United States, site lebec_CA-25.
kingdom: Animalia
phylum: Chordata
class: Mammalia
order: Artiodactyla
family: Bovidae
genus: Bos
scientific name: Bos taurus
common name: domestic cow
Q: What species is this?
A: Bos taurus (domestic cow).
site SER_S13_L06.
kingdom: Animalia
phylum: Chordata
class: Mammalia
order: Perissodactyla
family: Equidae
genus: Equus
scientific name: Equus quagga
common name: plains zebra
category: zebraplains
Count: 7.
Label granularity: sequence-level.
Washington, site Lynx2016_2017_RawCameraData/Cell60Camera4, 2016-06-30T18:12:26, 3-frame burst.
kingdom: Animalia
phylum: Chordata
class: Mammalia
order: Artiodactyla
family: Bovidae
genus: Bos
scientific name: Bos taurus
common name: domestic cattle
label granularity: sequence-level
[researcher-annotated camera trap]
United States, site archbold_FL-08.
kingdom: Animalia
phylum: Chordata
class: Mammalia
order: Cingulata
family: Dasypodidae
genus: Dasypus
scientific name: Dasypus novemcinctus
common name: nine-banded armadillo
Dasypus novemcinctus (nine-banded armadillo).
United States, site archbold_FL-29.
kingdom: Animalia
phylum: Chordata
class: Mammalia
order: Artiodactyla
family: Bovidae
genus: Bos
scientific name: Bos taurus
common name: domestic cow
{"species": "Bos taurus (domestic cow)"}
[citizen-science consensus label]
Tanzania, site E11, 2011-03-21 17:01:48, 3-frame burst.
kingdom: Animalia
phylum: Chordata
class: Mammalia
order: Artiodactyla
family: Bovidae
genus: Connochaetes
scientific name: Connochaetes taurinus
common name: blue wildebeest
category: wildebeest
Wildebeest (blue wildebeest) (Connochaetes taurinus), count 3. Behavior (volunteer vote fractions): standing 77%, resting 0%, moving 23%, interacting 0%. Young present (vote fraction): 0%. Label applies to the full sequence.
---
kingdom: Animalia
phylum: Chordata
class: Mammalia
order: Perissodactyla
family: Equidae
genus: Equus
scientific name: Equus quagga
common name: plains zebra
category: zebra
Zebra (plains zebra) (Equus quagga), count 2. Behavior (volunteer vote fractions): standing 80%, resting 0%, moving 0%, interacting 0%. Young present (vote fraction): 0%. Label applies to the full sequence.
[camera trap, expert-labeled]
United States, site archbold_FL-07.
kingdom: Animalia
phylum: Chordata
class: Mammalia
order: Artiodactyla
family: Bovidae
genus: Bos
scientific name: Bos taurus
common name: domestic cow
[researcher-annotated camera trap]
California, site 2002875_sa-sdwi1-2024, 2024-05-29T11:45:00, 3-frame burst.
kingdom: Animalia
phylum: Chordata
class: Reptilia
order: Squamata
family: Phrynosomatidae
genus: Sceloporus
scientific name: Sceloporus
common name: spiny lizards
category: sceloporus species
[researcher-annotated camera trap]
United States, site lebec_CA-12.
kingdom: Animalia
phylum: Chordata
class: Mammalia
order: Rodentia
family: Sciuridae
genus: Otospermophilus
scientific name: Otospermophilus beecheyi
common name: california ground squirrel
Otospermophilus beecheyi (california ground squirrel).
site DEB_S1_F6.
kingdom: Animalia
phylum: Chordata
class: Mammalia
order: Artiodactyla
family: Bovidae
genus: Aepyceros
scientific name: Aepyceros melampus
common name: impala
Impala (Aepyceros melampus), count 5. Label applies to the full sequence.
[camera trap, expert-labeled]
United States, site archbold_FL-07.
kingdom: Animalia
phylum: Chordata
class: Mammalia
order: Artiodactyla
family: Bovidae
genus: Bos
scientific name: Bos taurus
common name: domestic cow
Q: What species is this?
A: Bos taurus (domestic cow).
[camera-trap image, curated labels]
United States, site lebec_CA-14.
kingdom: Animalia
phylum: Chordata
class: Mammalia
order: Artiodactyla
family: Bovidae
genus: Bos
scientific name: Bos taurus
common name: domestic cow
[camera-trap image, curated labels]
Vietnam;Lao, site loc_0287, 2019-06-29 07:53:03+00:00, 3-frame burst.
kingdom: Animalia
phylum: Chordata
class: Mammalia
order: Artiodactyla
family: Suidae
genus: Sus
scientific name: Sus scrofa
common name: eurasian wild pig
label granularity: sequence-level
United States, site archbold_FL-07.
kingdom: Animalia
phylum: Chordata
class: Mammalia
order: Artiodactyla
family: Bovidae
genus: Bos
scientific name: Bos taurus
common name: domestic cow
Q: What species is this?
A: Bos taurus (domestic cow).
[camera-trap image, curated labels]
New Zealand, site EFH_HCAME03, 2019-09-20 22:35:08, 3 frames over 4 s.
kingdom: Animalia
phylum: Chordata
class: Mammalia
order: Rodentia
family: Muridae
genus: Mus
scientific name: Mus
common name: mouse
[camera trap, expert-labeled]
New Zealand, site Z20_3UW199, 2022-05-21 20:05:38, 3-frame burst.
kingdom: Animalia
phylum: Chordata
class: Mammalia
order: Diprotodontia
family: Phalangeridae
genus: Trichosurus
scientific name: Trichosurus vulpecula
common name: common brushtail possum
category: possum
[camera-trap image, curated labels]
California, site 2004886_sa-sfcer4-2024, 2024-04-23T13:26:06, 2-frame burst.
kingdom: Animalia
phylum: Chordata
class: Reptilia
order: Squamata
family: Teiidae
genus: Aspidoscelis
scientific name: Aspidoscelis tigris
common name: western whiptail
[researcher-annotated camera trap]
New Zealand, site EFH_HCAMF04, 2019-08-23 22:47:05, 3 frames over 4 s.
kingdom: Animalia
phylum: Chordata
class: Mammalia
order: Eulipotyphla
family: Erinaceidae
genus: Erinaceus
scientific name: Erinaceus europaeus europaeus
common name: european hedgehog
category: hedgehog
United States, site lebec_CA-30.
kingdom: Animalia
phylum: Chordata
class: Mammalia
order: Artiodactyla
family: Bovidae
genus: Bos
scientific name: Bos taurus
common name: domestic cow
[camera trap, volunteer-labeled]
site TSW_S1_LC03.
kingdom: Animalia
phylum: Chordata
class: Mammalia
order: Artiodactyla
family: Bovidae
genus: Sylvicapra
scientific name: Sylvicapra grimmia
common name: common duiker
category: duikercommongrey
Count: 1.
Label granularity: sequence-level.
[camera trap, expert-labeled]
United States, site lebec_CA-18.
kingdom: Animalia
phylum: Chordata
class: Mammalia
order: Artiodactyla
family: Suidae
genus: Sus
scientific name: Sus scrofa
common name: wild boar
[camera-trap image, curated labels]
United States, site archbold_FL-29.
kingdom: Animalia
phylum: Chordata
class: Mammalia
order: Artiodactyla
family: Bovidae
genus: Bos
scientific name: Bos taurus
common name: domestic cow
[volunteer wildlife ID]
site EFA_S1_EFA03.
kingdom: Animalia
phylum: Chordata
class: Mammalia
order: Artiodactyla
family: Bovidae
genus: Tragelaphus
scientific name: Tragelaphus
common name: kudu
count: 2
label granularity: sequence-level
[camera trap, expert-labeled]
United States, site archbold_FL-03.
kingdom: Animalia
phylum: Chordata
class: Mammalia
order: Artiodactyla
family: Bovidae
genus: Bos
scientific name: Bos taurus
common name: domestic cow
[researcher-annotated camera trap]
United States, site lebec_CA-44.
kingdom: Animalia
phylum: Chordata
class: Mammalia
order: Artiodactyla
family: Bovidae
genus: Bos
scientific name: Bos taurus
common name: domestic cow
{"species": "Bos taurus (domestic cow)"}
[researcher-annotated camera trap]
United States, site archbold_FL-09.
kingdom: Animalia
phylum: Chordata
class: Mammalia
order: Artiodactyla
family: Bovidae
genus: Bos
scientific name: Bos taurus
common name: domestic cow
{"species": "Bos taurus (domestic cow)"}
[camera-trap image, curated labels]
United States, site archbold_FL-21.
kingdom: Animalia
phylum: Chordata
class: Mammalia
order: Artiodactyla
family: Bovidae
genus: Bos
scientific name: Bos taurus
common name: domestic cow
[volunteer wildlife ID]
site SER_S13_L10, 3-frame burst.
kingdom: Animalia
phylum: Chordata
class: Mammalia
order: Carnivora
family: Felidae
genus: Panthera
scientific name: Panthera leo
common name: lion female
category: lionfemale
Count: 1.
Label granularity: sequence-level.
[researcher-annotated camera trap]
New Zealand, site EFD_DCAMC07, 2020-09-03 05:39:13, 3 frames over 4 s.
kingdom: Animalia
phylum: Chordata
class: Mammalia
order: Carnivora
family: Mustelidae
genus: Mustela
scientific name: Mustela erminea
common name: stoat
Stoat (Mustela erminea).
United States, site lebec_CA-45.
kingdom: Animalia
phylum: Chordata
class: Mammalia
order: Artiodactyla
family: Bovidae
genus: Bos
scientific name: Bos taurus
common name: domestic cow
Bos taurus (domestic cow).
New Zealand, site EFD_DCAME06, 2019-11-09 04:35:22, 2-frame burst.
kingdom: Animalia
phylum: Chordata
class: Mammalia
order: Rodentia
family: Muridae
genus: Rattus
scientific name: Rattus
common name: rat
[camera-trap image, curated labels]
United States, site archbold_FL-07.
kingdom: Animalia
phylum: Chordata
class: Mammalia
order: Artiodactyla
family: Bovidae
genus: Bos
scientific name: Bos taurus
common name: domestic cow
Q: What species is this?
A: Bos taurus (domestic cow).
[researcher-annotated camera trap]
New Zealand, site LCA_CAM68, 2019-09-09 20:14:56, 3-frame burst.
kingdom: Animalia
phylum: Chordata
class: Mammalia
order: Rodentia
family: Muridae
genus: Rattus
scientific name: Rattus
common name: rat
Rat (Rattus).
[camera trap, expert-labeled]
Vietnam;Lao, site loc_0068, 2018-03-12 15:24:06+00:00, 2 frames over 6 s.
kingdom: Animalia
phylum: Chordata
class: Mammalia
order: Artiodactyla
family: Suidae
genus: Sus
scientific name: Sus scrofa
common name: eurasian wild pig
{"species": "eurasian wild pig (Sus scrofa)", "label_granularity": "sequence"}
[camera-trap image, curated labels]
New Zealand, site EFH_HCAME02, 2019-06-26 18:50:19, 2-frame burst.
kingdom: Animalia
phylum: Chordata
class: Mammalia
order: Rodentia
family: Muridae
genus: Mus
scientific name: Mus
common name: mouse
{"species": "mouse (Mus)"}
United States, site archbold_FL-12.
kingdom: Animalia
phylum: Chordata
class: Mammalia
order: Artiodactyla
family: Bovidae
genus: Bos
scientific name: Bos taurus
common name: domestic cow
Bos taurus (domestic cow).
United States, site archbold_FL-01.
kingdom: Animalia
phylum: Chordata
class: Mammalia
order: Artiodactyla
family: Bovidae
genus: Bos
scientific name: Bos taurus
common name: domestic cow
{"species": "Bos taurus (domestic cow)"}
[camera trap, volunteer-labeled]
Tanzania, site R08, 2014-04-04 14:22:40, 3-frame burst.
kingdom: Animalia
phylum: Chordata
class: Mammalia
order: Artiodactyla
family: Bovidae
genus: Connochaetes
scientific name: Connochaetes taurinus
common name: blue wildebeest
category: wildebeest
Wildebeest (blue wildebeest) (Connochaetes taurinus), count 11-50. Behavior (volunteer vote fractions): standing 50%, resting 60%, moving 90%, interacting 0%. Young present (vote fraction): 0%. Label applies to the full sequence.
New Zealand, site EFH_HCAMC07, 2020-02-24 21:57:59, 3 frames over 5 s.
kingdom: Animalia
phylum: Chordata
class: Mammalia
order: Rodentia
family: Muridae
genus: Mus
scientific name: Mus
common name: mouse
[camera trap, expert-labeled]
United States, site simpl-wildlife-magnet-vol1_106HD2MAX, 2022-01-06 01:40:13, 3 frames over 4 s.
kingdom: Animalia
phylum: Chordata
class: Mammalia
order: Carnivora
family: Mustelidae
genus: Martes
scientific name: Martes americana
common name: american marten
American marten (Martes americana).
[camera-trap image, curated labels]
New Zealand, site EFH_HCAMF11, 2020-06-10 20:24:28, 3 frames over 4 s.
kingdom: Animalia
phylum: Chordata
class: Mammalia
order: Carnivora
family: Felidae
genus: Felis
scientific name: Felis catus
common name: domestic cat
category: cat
::::::
* Brief:
Working from the material above, retype exactly the lines from the one with "genus: Otospermophilus" through the one with "scientific name: Aepyceros melampus", both included, and only those lines.

* Written response:
genus: Otospermophilus
scientific name: Otospermophilus beecheyi
common name: california ground squirrel
Otospermophilus beecheyi (california ground squirrel).
site DEB_S1_F6.
kingdom: Animalia
phylum: Chordata
class: Mammalia
order: Artiodactyla
family: Bovidae
genus: Aepyceros
scientific name: Aepyceros melampus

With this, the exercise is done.